Activates when the working context involves files matching the given glob patterns:

%Nous.Skill{
  name: "react_testing",
  activation: {:on_glob, ["**/*.test.tsx", "**/*.spec.tsx"]},
  instructions: "When writing React tests, use React Testing Library..."
}

Loading Skills from Directories

# Via Agent option
agent = Nous.new("openai:gpt-4",
  skill_dirs: ["priv/skills/", "~/.nous/skills/"]
)

# Via Registry API
registry = Nous.Skill.Registry.new()
|> Nous.Skill.Registry.register_directory("priv/skills/")
|> Nous.Skill.Registry.register_directories(["~/.nous/skills/", ".nous/skills/"])

◆ **WHAT TO DO**
1) Retype the Nous skills documentation, beginning at the words "Loading Skills from" and stopping after "registry = Nous.Skill.Registry.new()".
2) Write what comes next in the Nous skills documentation, picking up after its final line.

◆ **DATA SECTION**

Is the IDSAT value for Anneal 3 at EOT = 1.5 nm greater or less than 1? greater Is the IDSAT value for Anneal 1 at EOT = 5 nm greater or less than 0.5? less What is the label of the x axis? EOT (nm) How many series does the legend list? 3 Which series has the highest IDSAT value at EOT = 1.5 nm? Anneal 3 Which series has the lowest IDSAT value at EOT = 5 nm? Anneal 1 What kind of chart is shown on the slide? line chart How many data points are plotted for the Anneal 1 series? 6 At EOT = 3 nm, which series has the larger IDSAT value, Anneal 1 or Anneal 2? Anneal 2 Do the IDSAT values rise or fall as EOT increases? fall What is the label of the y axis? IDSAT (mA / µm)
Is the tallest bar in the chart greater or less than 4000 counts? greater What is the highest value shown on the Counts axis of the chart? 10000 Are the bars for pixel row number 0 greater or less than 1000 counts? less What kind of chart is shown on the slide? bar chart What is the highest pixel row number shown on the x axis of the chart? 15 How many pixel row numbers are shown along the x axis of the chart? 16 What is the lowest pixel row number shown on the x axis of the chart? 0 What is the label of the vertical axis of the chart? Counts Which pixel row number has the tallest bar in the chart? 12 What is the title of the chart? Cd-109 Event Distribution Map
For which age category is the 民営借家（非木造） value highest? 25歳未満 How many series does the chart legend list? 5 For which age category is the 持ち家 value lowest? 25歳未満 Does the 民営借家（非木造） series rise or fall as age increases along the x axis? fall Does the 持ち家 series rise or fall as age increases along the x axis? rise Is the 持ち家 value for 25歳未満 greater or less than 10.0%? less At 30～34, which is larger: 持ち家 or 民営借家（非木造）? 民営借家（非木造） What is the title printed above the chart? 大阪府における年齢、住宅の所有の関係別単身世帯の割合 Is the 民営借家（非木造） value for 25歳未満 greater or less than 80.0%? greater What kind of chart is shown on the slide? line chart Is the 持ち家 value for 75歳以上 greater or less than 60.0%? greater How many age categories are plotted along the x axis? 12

◆ **TASK ANSWERS**
1)
Loading Skills from Directories

# Via Agent option
agent = Nous.new("openai:gpt-4",
  skill_dirs: ["priv/skills/", "~/.nous/skills/"]
)

# Via Registry API
registry = Nous.Skill.Registry.new()

2)
Directories are scanned recursively for .md files. Supports nested organization:

priv/skills/
 review/
    code_review.md
    security_scan.md
 testing/
    tdd.md
 deployment.md

Mixing Skill Sources

agent = Nous.new("openai:gpt-4",
  skills: [
    MyApp.Skills.Custom,              # Module-based
    {:group, :testing},               # Built-in group
    %Nous.Skill{                      # Inline struct
      name: "quick_tip",
      instructions: "Always suggest tests",
      activation: :auto,
      source: :inline,
      status: :loaded
    }
  ],
  skill_dirs: ["priv/skills/"]        # Directory scan
)

Runtime Skill Management

Access the registry during a run via ctx.deps[:skill_registry]:

alias Nous.Skill.Registry

# Activate/deactivate by name
{instructions, tools, registry} = Registry.activate(registry, "code_review", agent, ctx)
registry = Registry.deactivate(registry, "code_review")

# Group operations
{results, registry} = Registry.activate_group(registry, :review, agent, ctx)
registry = Registry.deactivate_group(registry, :review)

# Query
active = Registry.active_skills(registry)
matched = Registry.match(registry, "review this code")
skills = Registry.by_group(registry, :coding)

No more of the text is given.